Thanksgiving, Tenors, and Tech
Thanksgiving dinner was a delight, the house crowded with people, lots of new faces to meet, good catch-up with familiar friends. My cranberries set, my stuffing was tasty, and the Dutch cheeses and fig breads were well received. The other Americans brought pumpkin pies and champagne and did their best imitation o the US event.
One of the guests was a professional tenor who has performed in several West End plays: he was kind enough to sing a selection of Italian and Theater classic between courses. Everyone agreed it made the evening Amazing.
There was lots of good reminiscing about the best domestic and expat Thanksgivings. I particularly remembered dinner at my grandparents and the family ‘do’ in Maastricht a few years back. And the evening my son and I shared Thanksgiving together, just the two of us, the day after my daughter was born.

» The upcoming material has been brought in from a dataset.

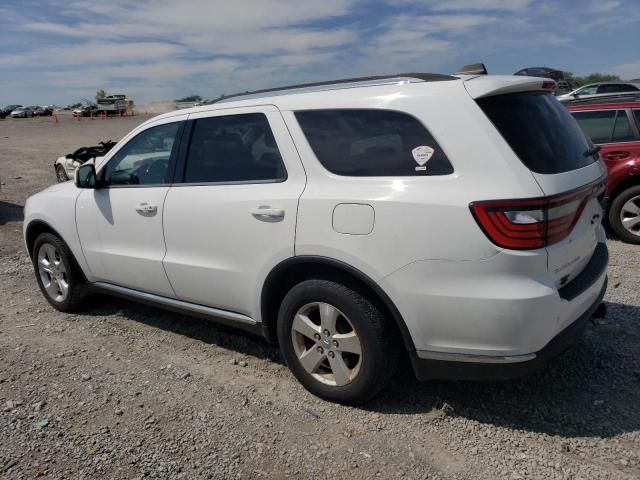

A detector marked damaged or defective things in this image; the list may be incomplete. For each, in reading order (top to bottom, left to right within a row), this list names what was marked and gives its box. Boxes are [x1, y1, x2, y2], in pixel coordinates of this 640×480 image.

damaged vehicle [53, 142, 117, 183]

We cleaned up tables and dishes for an hour after everyone drifted home, rolled to bed late, slept soundly, early to work (and laundry) today. I woke to find that the Dutch had lost their AAA credit rating from S&P, a hangover of the housing bubble, high unemployment, and lax consumer spending.
I’m trying a much more measured, paced, focused, communicative approach to work this month, a few key goals and whack them daily until they are resolved. It’s gotten a number of knotty issues under control, so I’m encouraged. Samples appear to be drying closer to schedule, incorporation issues are resolving, 2012 taxes are almost paid. And I’ve got a lovely weekend ahead: Het leven is goed tijdelijk, maar hopelijk op een dag blijvend.…
And the tech?
1) The Babraham Institute has posted a promotional video of the pitch event that I participated in: I appear briefly at 1:15.
and, embarrassingly, practicing my pitch in the background behind another interviewee at 1:21…
2) Who knew that the new etiquette was to put a period onto a sentence when you want to express disagreement?
At least it gives me a way to distinguish the positive ‘I don’t mind’ from the negative ’I don’t mind.’ when dealing with the British.